YOUR GOAL:
What follows is a set of records; copy all of it exactly.

* * *

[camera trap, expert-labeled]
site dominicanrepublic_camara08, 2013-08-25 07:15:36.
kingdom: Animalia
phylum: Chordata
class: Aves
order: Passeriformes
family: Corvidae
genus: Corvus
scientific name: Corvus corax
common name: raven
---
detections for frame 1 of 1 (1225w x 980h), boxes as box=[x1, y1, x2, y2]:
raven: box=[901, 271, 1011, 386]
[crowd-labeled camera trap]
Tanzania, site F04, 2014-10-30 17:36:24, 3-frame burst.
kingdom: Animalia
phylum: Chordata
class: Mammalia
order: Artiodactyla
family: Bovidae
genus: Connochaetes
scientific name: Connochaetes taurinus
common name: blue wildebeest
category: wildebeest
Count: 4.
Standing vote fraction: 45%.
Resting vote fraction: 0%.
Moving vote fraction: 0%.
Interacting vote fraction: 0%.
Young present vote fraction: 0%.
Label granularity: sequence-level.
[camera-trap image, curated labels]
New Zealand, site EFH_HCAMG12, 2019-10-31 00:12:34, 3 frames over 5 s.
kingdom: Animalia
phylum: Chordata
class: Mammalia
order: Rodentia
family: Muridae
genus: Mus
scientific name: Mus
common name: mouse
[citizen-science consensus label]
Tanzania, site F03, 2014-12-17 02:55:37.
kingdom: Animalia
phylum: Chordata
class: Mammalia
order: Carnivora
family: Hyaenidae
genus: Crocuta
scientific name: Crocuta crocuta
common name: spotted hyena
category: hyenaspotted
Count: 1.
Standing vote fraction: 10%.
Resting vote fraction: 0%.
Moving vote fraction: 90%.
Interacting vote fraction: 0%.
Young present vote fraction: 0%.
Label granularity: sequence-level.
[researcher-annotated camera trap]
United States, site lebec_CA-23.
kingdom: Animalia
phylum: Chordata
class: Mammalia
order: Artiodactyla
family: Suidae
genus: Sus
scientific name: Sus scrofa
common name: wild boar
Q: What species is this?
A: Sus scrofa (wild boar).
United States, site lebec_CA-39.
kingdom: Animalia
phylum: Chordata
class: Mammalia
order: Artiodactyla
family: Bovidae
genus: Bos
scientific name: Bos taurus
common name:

* * *

ANSWER FOR THIS EXERCISE:
[camera trap, expert-labeled]
site dominicanrepublic_camara08, 2013-08-25 07:15:36.
kingdom: Animalia
phylum: Chordata
class: Aves
order: Passeriformes
family: Corvidae
genus: Corvus
scientific name: Corvus corax
common name: raven
---
detections for frame 1 of 1 (1225w x 980h), boxes as box=[x1, y1, x2, y2]:
raven: box=[901, 271, 1011, 386]
[crowd-labeled camera trap]
Tanzania, site F04, 2014-10-30 17:36:24, 3-frame burst.
kingdom: Animalia
phylum: Chordata
class: Mammalia
order: Artiodactyla
family: Bovidae
genus: Connochaetes
scientific name: Connochaetes taurinus
common name: blue wildebeest
category: wildebeest
Count: 4.
Standing vote fraction: 45%.
Resting vote fraction: 0%.
Moving vote fraction: 0%.
Interacting vote fraction: 0%.
Young present vote fraction: 0%.
Label granularity: sequence-level.
[camera-trap image, curated labels]
New Zealand, site EFH_HCAMG12, 2019-10-31 00:12:34, 3 frames over 5 s.
kingdom: Animalia
phylum: Chordata
class: Mammalia
order: Rodentia
family: Muridae
genus: Mus
scientific name: Mus
common name: mouse
[citizen-science consensus label]
Tanzania, site F03, 2014-12-17 02:55:37.
kingdom: Animalia
phylum: Chordata
class: Mammalia
order: Carnivora
family: Hyaenidae
genus: Crocuta
scientific name: Crocuta crocuta
common name: spotted hyena
category: hyenaspotted
Count: 1.
Standing vote fraction: 10%.
Resting vote fraction: 0%.
Moving vote fraction: 90%.
Interacting vote fraction: 0%.
Young present vote fraction: 0%.
Label granularity: sequence-level.
[researcher-annotated camera trap]
United States, site lebec_CA-23.
kingdom: Animalia
phylum: Chordata
class: Mammalia
order: Artiodactyla
family: Suidae
genus: Sus
scientific name: Sus scrofa
common name: wild boar
Q: What species is this?
A: Sus scrofa (wild boar).
United States, site lebec_CA-39.
kingdom: Animalia
phylum: Chordata
class: Mammalia
order: Artiodactyla
family: Bovidae
genus: Bos
scientific name: Bos taurus
common name:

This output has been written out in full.